By Michelle Collins, Ph.D, CNM, FACNM, FAAN
Vanderbilt University School of Nursing
Call the Midwife is back for its eighth season and so are the faculty of the Vanderbilt University School of Nursing with a weekly guest blog. Watch the show Sundays at 7 p.m. through May 19, then read our blog each Monday morning for historical and contemporary context about the previous night’s episode. SPOILER ALERT: Some posts may contain spoilers.
Sometimes as I watch Call the Midwife I think not much has changed. Other times, what I am watching is so utterly foreign that surely it could never have happened that way, though history tells me otherwise. Such was the case with this week’s episode. We saw a young mother, hyper vigilant about her child’s health, who was tortured by the memory of her first child’s death in infancy.
To be clear, women never, ever forget the details of the births they have experienced. Studies have shown that well into advanced age, women can recount the fine details of the births they have had, and particularly the details of births wherein they encountered significant emotional distress.
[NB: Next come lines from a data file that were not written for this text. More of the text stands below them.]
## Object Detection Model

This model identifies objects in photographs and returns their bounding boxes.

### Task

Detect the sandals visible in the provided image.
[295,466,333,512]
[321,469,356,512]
Discussing death ‒ particularly the loss of a child ‒ has historically just not been something that was done. Throughout time, women have suppressed and then carried the burden of deeply buried grief through their entire lives. In years past, babies born with genetic syndromes or anomalies (birth defects) that were considered to be incompatible with life were separated from their mothers at birth, placed in cribs at the back of the newborn nursery (or in a separate nursery), and left alone until they died. Mothers were “not allowed,” nor encouraged, to spend any time with a baby whose life was predicted to last only hours or days. Babies died alone and devoid of ever knowing a mother’s touch. Mothers left hospitals with empty, aching arms, without as much as the memory of a touch, a glimpse, or the scent of their newborn to comfort them.
Fortunately, time has brought change. We have evolved from the notion that speaking about perinatal loss is taboo to having perinatal hospice services. Multi-disciplinary hospice services provide support for families who have been given the prenatal diagnosis that their baby has a condition incompatible with life. There are now protocols and policies in place for women who give birth to stillborn babies or those with very short life expectancies.
These babies are respectfully bathed and dressed in gowns often made by the loving hands of volunteers, or donated by organizations like the Littlest Angels Gowns, which turns used bridal gowns into infant burial gowns. We prepare memory boxes for the family containing locks of hair, pictures, hand- and footprints – anything tangible that will ease their pain in the days and years to come. Professional photographers volunteer their time and talent to photograph these precious little ones and their families to provide the first, and last, portraits the family will ever have through organizations like Now I Lay Me Down to Sleep organization.
Thank goodness we have come to realize that NOT acknowledging a child’s loss only magnifies the heartbreak. In regard to this aspect of maternity care at least, we have grown by leaps and bounds since the 1960s when the episode is set. As Elizabeth Edwards wisely said, “If you know someone who has lost a child and you’re afraid to mention them because you think you might make them sad by reminding them that they died, they didn’t forget they died. You’re not reminding them. What you’re reminding them of is that you remember that they lived, and that’s a great, great gift.”
Michelle Collins Ph.D., CNM, FACNM, FAAN is a Professor of Nursing and Director of the Nurse-Midwifery Program, at Vanderbilt University School of Nursing.